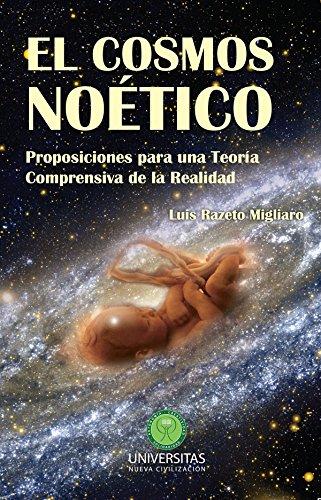 EL COSMOS NOÉTICO: Proposiciones para una Teoría Comprensiva de la Realidad por Luis Razeto Migliaro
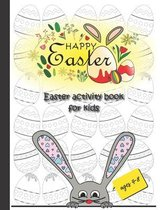 Happy Easter, Easter activity book for kids ages 4-8: easter arts and crafts for kids, coloring, dot to dot and more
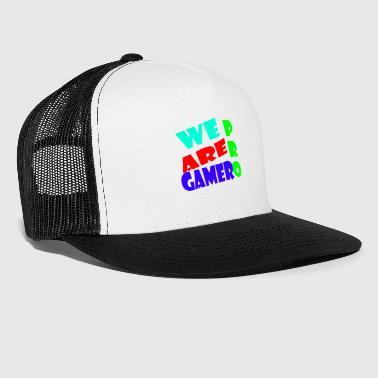WE ARE PRO GAMER - Trucker Cap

• _TASK_:
Give back the whole listing exactly; no pictures.

• _FINISHED EXERCISE_:
 EL COSMOS NOÉTICO: Proposiciones para una Teoría Comprensiva de la Realidad por Luis Razeto Migliaro
 Happy Easter, Easter activity book for kids ages 4-8: easter arts and crafts for kids, coloring, dot to dot and more
WE ARE PRO GAMER - Trucker Cap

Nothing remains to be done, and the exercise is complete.